I’m writing this post on October 30. Tomorrow is October 31, or Halloween. Some of you may know it better as Satan’s birthday.
I can’t confirm if it’s actually Satan’s birthday. That can be one of those questions you ask God when you get to Heaven, along with why Unicorns never made it on the ark or why The Celebrity Apprentice is still a thing.
Every year we do a big event at our church called Blocktober. It’s a ginormous block party where parents bring their kids to have a safe and fun time, while stockpiling their body weight in candy.
It’s a great event every year. But I always dread the next day because of what’s waiting in my office on November 1.
Anonymous emails from people who, in no uncertain terms, spend paragraphs telling me what a terrible event it was, how I must be a horrible person to celebrate such a day at a church, and how I’m making Jesus “look bad.”
You don’t have to be a Christian to get criticized.
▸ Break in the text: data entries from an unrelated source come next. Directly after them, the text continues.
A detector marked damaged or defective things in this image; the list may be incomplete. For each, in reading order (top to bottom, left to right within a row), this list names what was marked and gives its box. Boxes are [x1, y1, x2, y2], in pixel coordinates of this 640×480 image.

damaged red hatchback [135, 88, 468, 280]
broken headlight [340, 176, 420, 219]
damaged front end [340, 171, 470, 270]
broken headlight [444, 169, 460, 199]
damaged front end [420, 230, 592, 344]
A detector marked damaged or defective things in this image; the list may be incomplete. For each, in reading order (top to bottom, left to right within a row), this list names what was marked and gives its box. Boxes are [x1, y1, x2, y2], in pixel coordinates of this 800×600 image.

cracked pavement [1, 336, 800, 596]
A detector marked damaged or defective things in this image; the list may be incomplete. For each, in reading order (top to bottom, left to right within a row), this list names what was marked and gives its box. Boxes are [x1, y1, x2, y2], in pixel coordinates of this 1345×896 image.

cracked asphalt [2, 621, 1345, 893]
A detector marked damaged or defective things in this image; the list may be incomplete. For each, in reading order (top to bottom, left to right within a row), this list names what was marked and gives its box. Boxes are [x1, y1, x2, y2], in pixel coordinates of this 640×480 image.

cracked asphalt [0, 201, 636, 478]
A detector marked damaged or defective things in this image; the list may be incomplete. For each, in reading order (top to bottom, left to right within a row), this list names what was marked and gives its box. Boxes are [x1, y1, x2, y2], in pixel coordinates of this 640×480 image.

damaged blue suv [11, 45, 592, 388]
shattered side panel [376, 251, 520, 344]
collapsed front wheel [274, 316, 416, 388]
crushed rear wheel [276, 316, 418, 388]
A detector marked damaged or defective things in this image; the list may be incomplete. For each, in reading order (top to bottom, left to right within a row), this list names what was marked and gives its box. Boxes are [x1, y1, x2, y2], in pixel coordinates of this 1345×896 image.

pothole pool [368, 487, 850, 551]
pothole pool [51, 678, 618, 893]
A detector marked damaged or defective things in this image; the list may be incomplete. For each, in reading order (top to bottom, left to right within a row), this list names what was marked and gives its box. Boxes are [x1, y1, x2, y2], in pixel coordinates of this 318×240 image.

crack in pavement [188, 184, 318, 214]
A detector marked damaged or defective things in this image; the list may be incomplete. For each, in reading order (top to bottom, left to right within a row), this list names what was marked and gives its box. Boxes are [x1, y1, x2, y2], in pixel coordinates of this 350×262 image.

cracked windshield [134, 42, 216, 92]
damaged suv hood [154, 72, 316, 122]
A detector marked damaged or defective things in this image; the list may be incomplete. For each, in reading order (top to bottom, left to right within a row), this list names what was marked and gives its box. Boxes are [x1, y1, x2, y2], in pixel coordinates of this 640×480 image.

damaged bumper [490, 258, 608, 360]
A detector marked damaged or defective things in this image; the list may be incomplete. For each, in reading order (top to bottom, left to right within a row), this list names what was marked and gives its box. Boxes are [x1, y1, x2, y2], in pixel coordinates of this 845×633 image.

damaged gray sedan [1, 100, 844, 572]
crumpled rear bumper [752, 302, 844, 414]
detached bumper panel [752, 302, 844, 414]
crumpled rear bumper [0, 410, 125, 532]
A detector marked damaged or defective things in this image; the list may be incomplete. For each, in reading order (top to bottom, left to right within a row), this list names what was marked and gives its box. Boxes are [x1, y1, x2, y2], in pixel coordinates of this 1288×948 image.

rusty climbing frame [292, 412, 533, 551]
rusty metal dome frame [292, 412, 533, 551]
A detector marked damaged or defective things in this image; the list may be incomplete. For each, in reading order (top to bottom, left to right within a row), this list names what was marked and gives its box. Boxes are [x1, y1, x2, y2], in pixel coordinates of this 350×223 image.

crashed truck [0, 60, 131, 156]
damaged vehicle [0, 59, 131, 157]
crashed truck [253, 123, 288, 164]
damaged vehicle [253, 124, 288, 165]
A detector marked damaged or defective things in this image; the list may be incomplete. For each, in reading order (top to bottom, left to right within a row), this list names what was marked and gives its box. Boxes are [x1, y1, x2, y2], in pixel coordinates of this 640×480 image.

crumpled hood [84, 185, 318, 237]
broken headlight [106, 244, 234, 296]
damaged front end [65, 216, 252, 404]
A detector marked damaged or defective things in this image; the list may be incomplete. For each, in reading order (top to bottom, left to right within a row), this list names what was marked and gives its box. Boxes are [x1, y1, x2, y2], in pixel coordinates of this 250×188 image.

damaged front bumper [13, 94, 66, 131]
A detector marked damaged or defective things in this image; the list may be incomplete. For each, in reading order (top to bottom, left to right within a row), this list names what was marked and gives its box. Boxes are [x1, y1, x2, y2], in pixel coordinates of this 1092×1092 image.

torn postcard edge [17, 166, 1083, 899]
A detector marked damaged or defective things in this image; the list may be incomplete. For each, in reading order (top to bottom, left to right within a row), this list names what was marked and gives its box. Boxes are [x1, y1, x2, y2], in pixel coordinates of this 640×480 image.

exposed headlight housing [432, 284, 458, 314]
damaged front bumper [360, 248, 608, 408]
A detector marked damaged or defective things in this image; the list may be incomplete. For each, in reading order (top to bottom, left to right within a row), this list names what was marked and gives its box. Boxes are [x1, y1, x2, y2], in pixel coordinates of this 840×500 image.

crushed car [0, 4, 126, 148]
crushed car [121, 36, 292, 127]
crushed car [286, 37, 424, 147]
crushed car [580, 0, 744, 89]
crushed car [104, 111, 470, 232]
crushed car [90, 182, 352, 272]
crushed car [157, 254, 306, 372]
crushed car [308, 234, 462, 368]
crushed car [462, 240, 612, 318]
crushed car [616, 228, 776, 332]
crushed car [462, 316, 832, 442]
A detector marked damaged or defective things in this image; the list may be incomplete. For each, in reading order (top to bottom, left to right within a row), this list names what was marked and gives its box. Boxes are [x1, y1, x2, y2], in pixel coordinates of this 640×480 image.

The only real qualification for having critics is having ever been alive.
So what’s the best way to silence your critics? Jesus shows us in Luke 14:1-4 (NIV):
1 One Sabbath, when Jesus went to eat in the house of a prominent Pharisee, he was being carefully watched. 2 There in front of him was a man suffering from abnormal swelling of his body. 3 Jesus asked the Pharisees and experts in the law, “Is it lawful to heal on the Sabbath or not?” 4 But they remained silent. So taking hold of the man, he healed him and sent him on his way.
5 Then he asked them, “If one of you has a child or an ox that falls into a well on the Sabbath day, will you not immediately pull it out?” 6 And they had nothing to say.
Jesus did something everyone will find useful, whether you are a Christian or not. He reminded them of this:
Mission trumps tradition every time.
It’s hard for anyone to argue against someone doing something good, remarkable, something human even when it doesn’t fit into the established box.
Being right isn’t as important as doing right.